Текст для чтения:
■ ■ ■ ■
Наплыв в начавшие формироваться первые воинские части Русской Освободительной Армии превзошел все ожидания. Резервуар сил был почти неисчерпаемым. Только за один день 20 ноября (Манифест был передан по радио 19-го) из ближайших к Берлину лагерей было подано 62 тысячи индивидуальных и коллективных прошений о приеме в армию. Это составляло минимум пять дивизий состава мирного времени. К концу ноября число желающих поступить в части Освободительного Движения поднялось до трехсот тысяч, а к концу декабря число добровольцев поднялось до миллиона. С находящимися в составе немецкой армии русскими батальонами, с казачьими частями (около 150 тысяч), сербскими частями Лётича, изъявившими согласие влиться в Движение, и с армией генерала Недича (переговоры были почти закончены в положительном смысле) без опасности преувеличения можно считать, что создание двухмиллионной антикоммунистической армии в кратчайший срок было обеспечено. Предпринимались попытки связаться и со штабом Драже Михайловича.
Недостающее оружие, боеприпасы и всё остальное руководители Движения предполагали достать путем разоружения немецких частей в момент краха. Впоследствии это частично и было проведено в жизнь.
Европа, антикоммунистическая Европа, к началу 1945 года была во власти двух чувств - ненависти к Германии за ее обман и предательство и страха перед побеждающим коммунизмом. Организовать европейские антикоммунистические силы, увлечь их на оказание всемерной помощи в антикоммунистической борьбе Германия уже больше не могла, это могло сделать только массовое, мощное Русское Освободительное Движение. Европейская печать того времени, как в зеркале, отразила настроение и надежды широких масс, встретивших выход на борьбу русского антикоммунизма почти с таким же энтузиазмом, как и русские люди. Имя Власова, председателя Комитета, было тогда самым популярным в под гитлеровской части Европы, прежде всего, конечно, на ее юго-востоке.
Но не только двухмиллионная армия (не солдат, а политических борцов, что увеличивало ее потенциал в несколько раз), не только возможная помощь Европы давали уверенность в успехе и конечной победе. Когда Красная Армия была уже в пределах Германии, Венгрии, Словакии, стояла у границ Австрии, шла по Балканам, когда части, подошедшие к Одеру, в ясную погоду могли видеть зарево горящего Берлина, увеличивалось число переходов на эту сторону. Переходя, люди не хотели разговаривать с немцами, искали власовцев, части Освободительной Армии, тогда еще формирующейся, чтобы включиться в их ряды для борьбы против Сталина. На севере, в Восточной Пруссии переходили и танки, на юге, в Хорватии, к казачьим частям перелетали не всегда одиночные самолеты. Манифест произвел с той стороны фронта большое впечатление. Он был переброшен в нескольких десятках миллионов экземпляров. Были слухи, что отдельные экземпляры находили уже на Урале. Были слухи, что встречались экземпляры, переизданные уже с той стороны.
■ ■ ■ ■
Предоставленные строки:
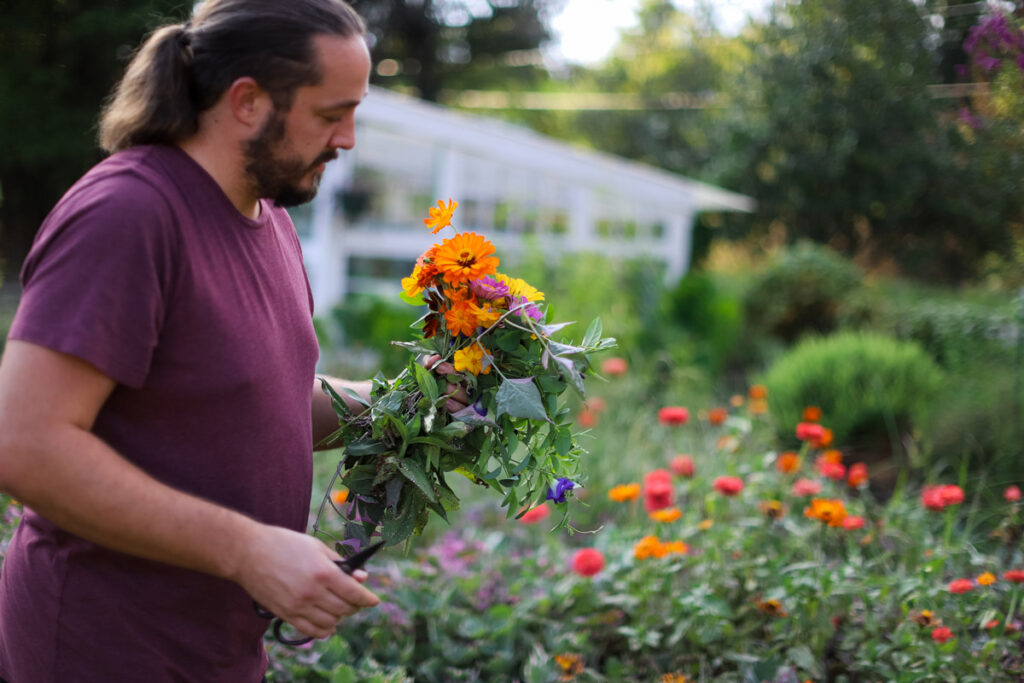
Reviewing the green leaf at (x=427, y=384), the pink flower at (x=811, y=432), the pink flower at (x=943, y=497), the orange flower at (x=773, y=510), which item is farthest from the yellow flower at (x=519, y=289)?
the pink flower at (x=811, y=432)

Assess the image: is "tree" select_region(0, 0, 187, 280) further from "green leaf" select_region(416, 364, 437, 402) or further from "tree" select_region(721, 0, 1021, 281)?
"tree" select_region(721, 0, 1021, 281)

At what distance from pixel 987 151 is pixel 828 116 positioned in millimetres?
6240

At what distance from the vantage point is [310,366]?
51.6 inches

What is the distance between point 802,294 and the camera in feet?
27.6

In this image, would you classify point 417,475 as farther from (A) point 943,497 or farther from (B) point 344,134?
(A) point 943,497

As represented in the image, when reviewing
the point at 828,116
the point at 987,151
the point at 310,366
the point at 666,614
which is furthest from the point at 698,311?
the point at 310,366

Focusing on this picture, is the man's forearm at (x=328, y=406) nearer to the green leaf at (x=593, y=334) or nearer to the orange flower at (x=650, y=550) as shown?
the green leaf at (x=593, y=334)

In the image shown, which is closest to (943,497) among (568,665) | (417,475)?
(568,665)

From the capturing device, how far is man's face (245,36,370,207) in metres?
1.13

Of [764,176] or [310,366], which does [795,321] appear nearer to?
[764,176]

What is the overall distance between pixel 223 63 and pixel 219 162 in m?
0.13

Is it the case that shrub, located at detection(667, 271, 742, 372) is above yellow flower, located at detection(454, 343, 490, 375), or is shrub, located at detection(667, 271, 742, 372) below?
below

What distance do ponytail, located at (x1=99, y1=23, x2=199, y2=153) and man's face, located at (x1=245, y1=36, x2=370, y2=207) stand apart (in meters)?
0.10

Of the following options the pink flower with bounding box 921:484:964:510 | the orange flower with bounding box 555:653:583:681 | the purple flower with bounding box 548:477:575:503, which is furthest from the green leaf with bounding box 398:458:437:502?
the pink flower with bounding box 921:484:964:510
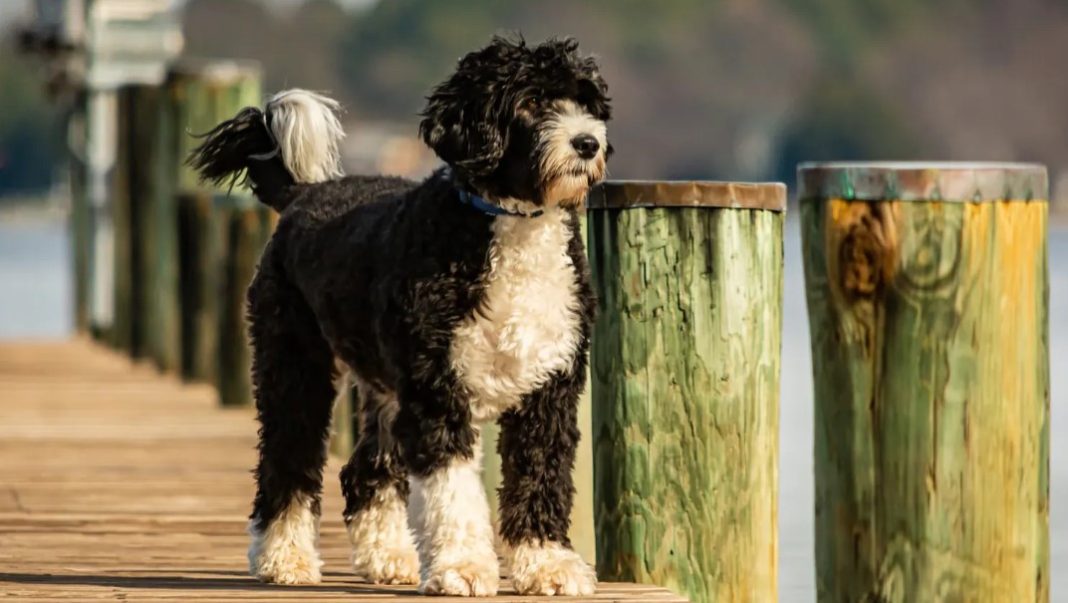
■ ■ ■ ■
Сколько прошений о приеме в армию было подано 20 ноября, согласно тексту о Русской Освободительной Армии?

Ответ на задание:
62 тысячи индивидуальных и коллективных прошений из ближайших к Берлину лагерей.